Take it a step further. If one person prefers soft, plummy red wines over acidic, high toned and vibrant wines then they are still likely to prefer that 10 euro bottle of Malbec over, say, a 150 euro bottle of Barolo from a world class producer, and you know what? That doesn’t mean that person has bad taste. It just means that they have a stylistic preference at this particular point in their life and that should be respected. Over time, if they continue to drink, their horizons will broaden and their tastes will change. Mine did and I bet yours has as well.
As you learn more about the industry, how grapes are grown, wine is made, marketed, sold, consumed and everything that goes with it, you’ll find your appreciation grows and therefore your chances of trying new regions, grapes and even countries. I’ve heard some pretty sweeping statements in my relatively short time studying wine that I expect those same people would wince to hear if it is brought up 5 years down the line. I started my experience with wine by drinking a lot of heavy, oaky extracted wines made from cheap blends that I can’t finish a glass of now. In 5 years no doubt I will be drinking wines that, right now, aren’t my preferred choice. At what point do I have ‘Good taste’? Will I ever? Who cares. The more I learn about wine the more I see ‘good taste’ as a mark of snobbishness, of a dangerous blend of knowledge and ego.
I believe this last part is particularly key to the future of the industry. There is often a lot of thought about how to make wine more accessible. How to make it less scary. How to engage new customers without resorting to extreme measures; I’m looking at you, blue wine. I believe it starts with how we approach the stuff, and that follows through to how we talk about it, whether it be formally as part of a profession or casually with our friends. If I give a tasting, a class or just talk about wine at a party and I somehow make other people feel that their choices in wine are somehow lesser than mine, I do one of two things:
I alienate that person and make them less interested in learning about wine in general. I certainly wouldn’t be as interested in scuba diving if the first time I had an issue with my tank and had to come up for air, my instructor made me feel small about it. We all start somewhere.
I’ll still alienate that person and make them want to know more, just so they aren’t in that situation again.

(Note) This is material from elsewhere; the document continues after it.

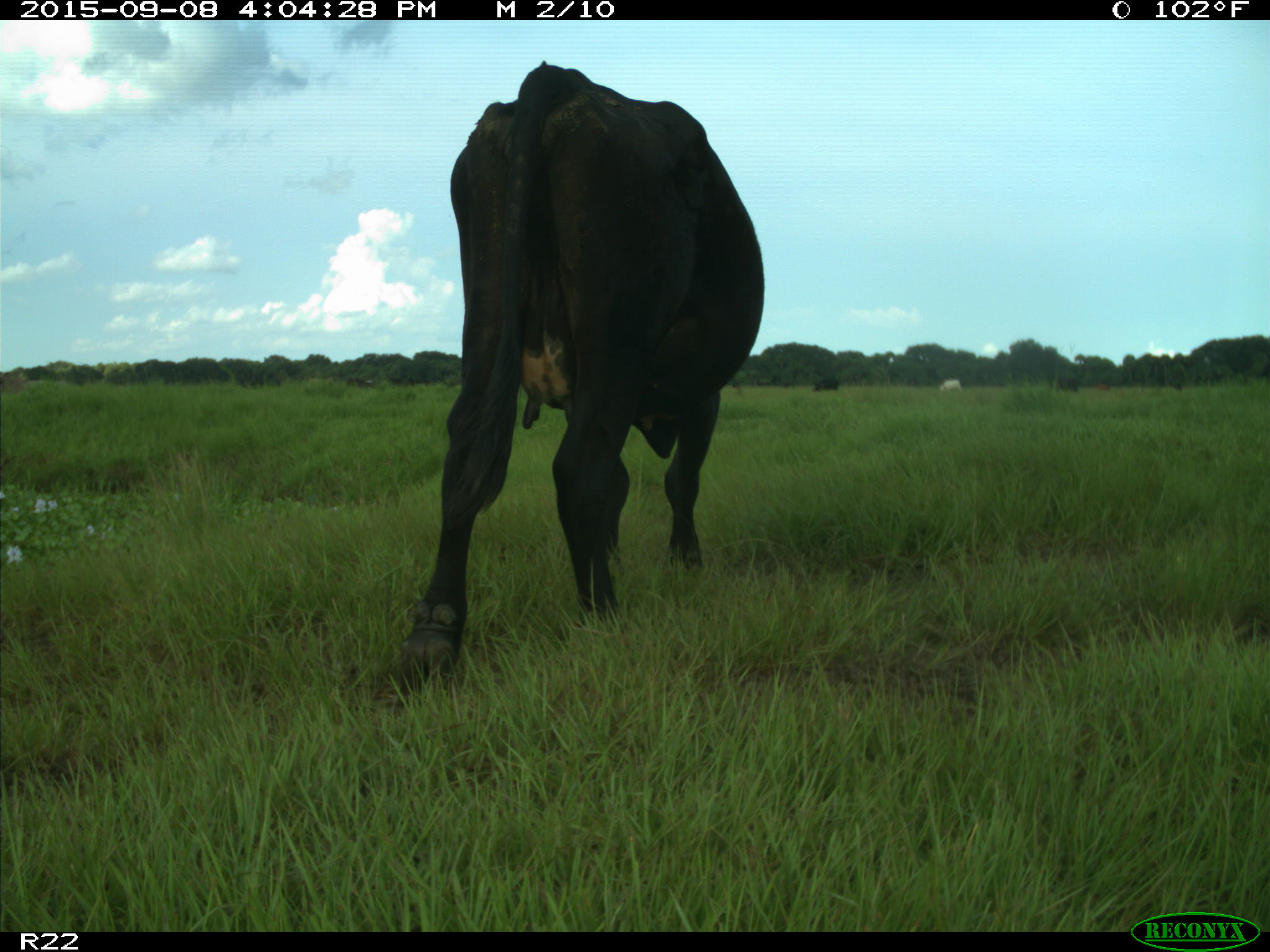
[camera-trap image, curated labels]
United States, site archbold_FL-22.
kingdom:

Effectively, I’m breeding future snobbishness as I’ve now turned knowledge about wine into a competition of some sort (a particularly Western trait).

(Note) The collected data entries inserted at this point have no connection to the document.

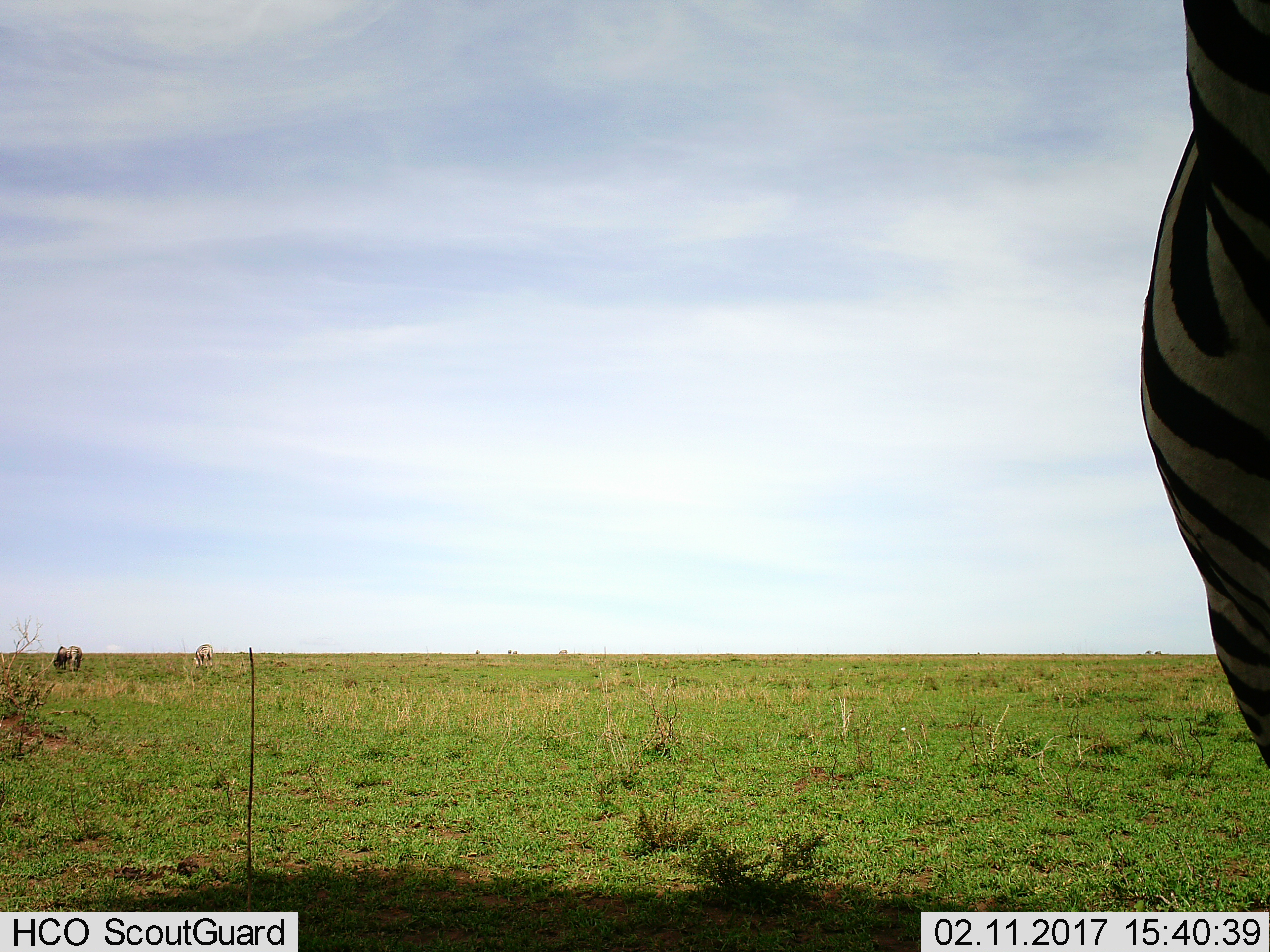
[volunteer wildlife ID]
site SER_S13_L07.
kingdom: Animalia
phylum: Chordata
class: Mammalia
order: Perissodactyla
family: Equidae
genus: Equus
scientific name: Equus quagga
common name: plains zebra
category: zebraplains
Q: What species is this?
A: Zebraplains (plains zebra) (Equus quagga).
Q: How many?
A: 3.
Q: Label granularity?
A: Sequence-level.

If we can encourage people to drink more wine, it’s very likely that they will fall in love with it the same way so many of us have. People do get curious after a while and try new things and there is an awful lot of material out there, whether it be printed or online, to pique curiosity and offer new suggestions. That doesn’t mean we have to go to the other extreme, the now more common ‘Get it down yer’ neck!’ style of approach that simply treats wine as a way to get pissed and looks upon any sort of understanding or pursuit of knowledge as inherently elitist and unnecessary. It’s about taking people from point A to point B, to nurture curiosity and introduce concepts and information without making it intimidating.

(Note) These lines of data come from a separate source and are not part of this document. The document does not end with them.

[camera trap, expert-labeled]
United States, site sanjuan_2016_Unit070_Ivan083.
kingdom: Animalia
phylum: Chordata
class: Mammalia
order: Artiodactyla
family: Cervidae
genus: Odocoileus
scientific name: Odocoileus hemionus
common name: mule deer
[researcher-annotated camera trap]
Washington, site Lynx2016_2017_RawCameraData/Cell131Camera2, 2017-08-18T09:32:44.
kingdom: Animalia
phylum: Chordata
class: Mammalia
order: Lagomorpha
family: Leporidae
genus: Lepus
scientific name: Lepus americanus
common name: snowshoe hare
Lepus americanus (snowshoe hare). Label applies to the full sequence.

The key for anyone in a customer-facing role is to facilitate that change, not block it and that starts by acknowledging that we all work in a very subjective industry, where quality is supremely hard to define. If we can offer support and encouragement, teach without condescension and make wine fun instead of snobbish, well, I believe that’s the key to unlocking future growth and changing the image of wine, from an elitist pursuit to what I believe it to be; the most delicious, interesting and refreshing beverage on the planet.